### Prompt 1
From the rows below the forum thread, output verbatim the part that opens with the line containing "8. In this image, find the jugs" and closes with the line containing "[111,185,137,216]", both lines included, and nothing else.

We could get a >50% performance boost by ignoring security.
Think about that. 1.5x - 2x boost, on a single core. That's like doubling a CPU's clock speed, except more powerful since it involves caching memory (which is usually the bottleneck, not raw horsepower).
What would the TempleOS of CPUs look like, I wonder?
We ought to have the option of running workloads on such CPUs. Yes, they're completely compromised, but if you're running a game server you really don't have to care very much. Most data is ephemeral, and the data that isn't, isn't usually an advantage to know.
Being able to run twice the workload as your competitors on a single core is a big advantage. You saw what happened when performance suddenly dropped thanks to the patch.
This brings to mind articles and discussions I read in the early 90s about differences in performance between running in real (or "unreal") mode and protected mode --- yes, the extra permission checks, paging, segmentation, etc. definitely add some overhead:
Thus they decided to do permissions checking in parallel with other operations, leading to Spectre. It's interesting to note that the original intent of protected mode was not as a real secure "security feature" immune from all attacks, but more to provide some isolation to guard against accidents and expand the available address space. The entire Win9x series of OSs embody this principle.
What would the TempleOS of CPUs look like, I wonder?
x86 running in unreal mode might be close. I wonder if anyone has done any benchmarking of recent x86 CPUs in that mode...
Spectre variant 2 is not fundamental to speculative execution. It can be fixed by tagging the indirect branch predictions with the full virtual address and the ASID, and flushing it together with the TLB.
you could certainly extend the unused transactional support to do a chandy-lamport thing, with the difference that when you run out of space isolated cache versions, you just can't speculate any more.
it would be a lot of machinery
you could also do latency hiding with smt instead of trying to fight it head-on with speculation. ultimately probably more productive, but either the compiler or the programming model or the user has to expose that concurrency.
> This brings to mind articles and discussions I read in the early 90s about differences in performance between running in real (or "unreal") mode and protected mode
I remember a 10 years old Microsoft Research project that implemented an OS that would use the .NET managed runtime to implement security. IIRC, they had interesting differences with CPU memory isolation off.
I like the idea that you don't need hardware barriers to isolate programs when they are lobotomized.
You're speaking of Singularity and it's "software isolated processes", which amounted to static verification of IL before AOT compiling it to x86. From the perspective of Sing#, the only way to express IPC was in the form of protocols, which were essentially formalized function call dances between two processes.
Singularity would be just as vulnerable to the recent bugs as contemporary OSes are, possibly more so because there is even less timing uncertainty when crossing privilege domains, making the attacks even easier
Not when the bootloader is an UEFI application. UEFI puts the processor into 32 bit protected mode or typically long mode (64 bit). So when your bootloader that is implemented as an UEFI application is started, you are already out of real mode.
Naturally, protecting an indirect branch means that no
prediction can occur. This is intentional, as we are
“isolating” the prediction above to prevent its abuse.
Microbenchmarking on Intel x86 architectures shows that our
converted sequences are within cycles of an native indirect
branch (with branch prediction hardware explicitly
For optimizing the performance of high-performance binaries,
a common existing technique is providing manual direct
branch hints. I.e., Comparing an indirect target with its
known likely target and instead using a direct branch when a
match is found.

### Data to use
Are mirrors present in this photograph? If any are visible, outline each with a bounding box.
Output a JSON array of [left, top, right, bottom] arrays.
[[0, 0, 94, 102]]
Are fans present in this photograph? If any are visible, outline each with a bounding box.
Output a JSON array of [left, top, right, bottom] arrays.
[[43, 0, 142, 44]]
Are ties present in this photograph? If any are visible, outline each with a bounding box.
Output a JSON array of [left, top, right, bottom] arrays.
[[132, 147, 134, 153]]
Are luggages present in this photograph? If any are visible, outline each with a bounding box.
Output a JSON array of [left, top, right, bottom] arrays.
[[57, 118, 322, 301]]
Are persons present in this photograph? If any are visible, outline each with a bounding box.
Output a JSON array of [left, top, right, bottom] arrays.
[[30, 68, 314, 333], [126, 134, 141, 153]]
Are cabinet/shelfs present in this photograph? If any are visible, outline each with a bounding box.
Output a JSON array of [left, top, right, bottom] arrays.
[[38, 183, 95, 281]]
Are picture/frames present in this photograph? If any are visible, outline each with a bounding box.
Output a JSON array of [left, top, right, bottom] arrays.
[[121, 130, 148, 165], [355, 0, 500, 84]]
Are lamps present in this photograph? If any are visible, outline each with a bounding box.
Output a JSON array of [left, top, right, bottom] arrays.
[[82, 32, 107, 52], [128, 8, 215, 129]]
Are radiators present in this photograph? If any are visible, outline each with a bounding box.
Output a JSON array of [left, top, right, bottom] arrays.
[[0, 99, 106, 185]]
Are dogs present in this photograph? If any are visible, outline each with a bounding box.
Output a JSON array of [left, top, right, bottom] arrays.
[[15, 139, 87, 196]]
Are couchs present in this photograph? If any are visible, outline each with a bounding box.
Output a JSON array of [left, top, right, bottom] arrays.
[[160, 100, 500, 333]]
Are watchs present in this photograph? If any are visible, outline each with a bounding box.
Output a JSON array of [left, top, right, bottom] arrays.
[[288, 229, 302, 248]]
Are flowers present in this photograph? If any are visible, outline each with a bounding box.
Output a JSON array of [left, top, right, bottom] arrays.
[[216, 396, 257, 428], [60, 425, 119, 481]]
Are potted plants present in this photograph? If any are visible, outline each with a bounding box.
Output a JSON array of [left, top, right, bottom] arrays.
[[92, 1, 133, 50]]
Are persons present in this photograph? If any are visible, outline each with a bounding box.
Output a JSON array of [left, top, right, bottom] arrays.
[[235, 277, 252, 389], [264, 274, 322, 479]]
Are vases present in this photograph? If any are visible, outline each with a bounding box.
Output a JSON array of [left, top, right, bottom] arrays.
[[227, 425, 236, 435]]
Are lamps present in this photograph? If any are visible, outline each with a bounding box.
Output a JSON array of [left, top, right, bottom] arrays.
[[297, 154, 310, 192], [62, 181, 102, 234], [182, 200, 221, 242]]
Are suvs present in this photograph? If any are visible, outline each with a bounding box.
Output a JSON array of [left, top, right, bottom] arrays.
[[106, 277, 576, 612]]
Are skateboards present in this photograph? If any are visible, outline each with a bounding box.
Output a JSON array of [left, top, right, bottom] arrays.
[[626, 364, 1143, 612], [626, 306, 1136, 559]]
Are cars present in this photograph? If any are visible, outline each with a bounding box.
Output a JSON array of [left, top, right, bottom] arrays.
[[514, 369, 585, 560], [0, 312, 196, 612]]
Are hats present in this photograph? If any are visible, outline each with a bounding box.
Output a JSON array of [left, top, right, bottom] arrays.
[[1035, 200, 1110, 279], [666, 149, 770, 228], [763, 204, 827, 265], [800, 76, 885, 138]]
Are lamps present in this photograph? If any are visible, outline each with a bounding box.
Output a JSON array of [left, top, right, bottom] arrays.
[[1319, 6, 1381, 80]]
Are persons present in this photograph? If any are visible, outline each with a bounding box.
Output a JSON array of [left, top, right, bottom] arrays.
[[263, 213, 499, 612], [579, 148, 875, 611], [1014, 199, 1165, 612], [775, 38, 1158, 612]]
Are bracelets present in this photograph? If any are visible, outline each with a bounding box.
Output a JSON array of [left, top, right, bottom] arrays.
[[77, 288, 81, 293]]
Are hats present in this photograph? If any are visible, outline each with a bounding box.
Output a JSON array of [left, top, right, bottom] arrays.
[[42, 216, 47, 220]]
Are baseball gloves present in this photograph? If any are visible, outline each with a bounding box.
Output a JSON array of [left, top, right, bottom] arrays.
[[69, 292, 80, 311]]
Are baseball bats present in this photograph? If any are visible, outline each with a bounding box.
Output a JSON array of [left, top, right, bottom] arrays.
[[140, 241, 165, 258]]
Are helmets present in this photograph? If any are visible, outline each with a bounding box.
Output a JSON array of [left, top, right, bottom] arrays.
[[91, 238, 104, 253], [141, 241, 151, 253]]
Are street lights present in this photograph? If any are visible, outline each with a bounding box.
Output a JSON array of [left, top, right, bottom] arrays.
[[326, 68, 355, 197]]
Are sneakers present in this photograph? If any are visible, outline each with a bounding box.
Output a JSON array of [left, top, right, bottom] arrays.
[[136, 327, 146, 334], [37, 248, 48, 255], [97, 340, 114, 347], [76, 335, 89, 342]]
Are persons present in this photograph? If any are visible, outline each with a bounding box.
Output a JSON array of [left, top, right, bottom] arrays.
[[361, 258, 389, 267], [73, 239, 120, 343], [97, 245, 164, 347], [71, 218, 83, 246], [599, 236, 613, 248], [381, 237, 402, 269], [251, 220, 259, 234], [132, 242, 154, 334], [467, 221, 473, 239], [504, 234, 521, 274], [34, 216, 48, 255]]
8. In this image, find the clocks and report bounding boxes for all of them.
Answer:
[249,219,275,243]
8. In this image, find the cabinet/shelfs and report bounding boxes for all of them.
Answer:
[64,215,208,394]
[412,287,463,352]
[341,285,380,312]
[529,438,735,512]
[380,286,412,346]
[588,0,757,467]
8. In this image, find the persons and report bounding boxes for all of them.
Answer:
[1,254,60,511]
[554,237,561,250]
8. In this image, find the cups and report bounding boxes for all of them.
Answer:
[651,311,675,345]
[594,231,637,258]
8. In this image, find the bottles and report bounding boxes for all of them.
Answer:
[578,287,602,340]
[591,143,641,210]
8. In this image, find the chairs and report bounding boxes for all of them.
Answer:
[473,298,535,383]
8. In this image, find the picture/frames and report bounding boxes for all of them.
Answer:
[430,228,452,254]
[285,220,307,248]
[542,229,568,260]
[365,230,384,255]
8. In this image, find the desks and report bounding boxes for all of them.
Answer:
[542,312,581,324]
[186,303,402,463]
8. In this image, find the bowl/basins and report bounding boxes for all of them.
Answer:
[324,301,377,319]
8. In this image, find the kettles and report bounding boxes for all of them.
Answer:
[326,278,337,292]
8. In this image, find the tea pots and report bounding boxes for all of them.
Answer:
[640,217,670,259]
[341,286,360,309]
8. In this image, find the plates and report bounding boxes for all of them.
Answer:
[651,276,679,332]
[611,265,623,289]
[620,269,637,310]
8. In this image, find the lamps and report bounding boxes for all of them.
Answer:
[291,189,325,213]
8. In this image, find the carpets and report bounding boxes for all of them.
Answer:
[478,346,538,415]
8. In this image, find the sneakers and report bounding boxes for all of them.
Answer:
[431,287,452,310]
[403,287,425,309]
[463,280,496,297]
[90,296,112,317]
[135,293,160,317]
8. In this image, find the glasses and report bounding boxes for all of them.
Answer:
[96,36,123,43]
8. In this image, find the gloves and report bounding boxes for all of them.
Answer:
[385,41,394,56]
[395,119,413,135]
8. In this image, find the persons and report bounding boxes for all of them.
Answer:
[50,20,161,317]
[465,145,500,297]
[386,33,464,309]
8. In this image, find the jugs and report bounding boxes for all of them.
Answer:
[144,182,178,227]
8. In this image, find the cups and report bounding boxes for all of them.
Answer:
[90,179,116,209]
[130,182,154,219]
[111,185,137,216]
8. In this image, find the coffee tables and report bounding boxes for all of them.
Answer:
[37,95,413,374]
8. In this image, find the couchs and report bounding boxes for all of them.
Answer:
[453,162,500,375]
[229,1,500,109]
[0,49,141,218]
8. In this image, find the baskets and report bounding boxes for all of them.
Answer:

### Prompt 2
Return, word for word, the part of the forum thread on CPU security that opens with the words containing "Spectre variant 2" and closes with "speculate any more.".

### Exercise answer 1
8. In this image, find the jugs and report bounding boxes for all of them.
Answer:
[144,182,178,227]
8. In this image, find the cups and report bounding boxes for all of them.
Answer:
[90,179,116,209]
[130,182,154,219]
[111,185,137,216]

### Exercise answer 2
Spectre variant 2 is not fundamental to speculative execution. It can be fixed by tagging the indirect branch predictions with the full virtual address and the ASID, and flushing it together with the TLB.
you could certainly extend the unused transactional support to do a chandy-lamport thing, with the difference that when you run out of space isolated cache versions, you just can't speculate any more.